##### The data

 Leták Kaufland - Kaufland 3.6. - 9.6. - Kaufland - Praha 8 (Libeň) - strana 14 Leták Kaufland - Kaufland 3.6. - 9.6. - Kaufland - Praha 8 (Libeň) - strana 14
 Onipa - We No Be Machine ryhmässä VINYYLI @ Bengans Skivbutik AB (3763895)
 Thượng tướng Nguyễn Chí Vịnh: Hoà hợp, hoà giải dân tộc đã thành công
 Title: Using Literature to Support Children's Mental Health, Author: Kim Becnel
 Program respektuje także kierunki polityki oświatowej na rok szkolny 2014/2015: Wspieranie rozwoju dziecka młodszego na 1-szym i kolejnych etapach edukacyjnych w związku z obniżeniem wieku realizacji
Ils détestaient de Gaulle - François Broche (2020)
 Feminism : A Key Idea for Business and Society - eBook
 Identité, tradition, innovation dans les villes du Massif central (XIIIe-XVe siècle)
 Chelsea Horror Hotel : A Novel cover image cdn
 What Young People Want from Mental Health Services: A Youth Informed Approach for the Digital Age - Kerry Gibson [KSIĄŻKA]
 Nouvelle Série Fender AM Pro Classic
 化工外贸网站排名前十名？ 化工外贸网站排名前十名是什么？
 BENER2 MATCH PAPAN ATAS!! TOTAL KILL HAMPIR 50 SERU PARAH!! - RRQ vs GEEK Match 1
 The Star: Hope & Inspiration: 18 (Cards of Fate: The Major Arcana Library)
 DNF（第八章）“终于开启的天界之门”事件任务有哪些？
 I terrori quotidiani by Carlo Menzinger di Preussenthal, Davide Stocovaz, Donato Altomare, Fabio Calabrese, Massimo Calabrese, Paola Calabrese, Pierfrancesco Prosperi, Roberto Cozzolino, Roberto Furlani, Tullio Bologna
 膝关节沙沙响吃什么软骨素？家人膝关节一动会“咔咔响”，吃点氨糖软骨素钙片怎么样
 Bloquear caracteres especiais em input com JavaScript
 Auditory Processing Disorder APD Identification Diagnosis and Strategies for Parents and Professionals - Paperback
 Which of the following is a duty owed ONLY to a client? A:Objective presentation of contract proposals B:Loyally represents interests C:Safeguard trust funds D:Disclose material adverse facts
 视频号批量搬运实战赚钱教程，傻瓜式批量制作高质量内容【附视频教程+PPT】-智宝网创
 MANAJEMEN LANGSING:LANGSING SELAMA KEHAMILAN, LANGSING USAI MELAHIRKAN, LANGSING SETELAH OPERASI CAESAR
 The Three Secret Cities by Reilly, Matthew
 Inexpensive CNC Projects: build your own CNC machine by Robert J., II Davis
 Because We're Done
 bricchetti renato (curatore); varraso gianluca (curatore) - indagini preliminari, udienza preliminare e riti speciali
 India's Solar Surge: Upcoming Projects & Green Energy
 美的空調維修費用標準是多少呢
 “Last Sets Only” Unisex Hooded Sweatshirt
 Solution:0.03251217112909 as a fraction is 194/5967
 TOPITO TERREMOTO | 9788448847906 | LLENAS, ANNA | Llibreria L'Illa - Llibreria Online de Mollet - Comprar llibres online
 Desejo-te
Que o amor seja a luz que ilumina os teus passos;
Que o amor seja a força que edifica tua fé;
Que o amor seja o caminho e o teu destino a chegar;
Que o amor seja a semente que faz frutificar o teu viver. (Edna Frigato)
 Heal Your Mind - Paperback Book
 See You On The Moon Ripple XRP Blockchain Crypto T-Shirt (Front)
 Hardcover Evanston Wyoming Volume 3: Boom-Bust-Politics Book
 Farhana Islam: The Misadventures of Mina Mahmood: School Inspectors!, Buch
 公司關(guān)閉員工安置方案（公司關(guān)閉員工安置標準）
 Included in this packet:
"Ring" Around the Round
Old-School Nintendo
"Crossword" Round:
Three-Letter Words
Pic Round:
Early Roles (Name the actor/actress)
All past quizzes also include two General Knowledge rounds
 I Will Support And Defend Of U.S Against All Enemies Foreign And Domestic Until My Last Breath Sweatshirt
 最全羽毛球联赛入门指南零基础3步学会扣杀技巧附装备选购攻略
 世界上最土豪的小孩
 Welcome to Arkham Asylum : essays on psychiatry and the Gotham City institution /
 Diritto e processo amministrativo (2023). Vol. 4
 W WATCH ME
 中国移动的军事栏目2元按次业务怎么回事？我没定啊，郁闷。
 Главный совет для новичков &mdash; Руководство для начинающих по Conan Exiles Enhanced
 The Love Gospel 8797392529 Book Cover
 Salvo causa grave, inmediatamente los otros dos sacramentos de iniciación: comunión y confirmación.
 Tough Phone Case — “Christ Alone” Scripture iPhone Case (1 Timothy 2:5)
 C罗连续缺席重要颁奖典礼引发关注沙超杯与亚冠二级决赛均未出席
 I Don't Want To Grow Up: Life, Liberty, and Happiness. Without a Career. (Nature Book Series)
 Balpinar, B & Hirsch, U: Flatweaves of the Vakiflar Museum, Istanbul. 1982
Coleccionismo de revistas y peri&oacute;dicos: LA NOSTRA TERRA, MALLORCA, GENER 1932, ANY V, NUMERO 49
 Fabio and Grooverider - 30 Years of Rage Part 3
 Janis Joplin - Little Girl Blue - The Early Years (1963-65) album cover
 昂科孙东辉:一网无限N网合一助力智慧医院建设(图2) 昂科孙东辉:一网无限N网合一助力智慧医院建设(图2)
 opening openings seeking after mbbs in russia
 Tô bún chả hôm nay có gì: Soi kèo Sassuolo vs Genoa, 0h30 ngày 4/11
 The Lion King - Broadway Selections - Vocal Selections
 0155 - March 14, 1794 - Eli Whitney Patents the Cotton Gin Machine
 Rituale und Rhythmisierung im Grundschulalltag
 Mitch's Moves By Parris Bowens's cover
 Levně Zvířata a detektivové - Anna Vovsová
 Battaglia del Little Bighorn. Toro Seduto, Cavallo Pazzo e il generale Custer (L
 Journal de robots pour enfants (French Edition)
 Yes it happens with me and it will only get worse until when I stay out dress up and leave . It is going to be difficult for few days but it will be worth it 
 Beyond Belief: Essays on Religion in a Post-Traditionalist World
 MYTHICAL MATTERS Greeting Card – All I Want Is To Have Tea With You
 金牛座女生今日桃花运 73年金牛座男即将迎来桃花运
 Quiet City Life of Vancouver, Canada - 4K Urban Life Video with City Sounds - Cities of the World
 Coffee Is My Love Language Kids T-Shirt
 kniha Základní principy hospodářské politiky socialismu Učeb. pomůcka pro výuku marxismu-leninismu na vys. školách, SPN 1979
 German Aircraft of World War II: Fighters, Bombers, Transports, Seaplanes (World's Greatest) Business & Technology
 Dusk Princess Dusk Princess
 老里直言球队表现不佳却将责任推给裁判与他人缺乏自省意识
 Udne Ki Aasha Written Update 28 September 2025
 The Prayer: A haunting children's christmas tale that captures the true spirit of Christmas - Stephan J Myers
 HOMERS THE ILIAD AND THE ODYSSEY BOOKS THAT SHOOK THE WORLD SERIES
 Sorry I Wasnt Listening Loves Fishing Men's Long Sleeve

##########

Report how many lines of the entries include the word "Sweatshirt", and let the number stand alone.

Answer box: 2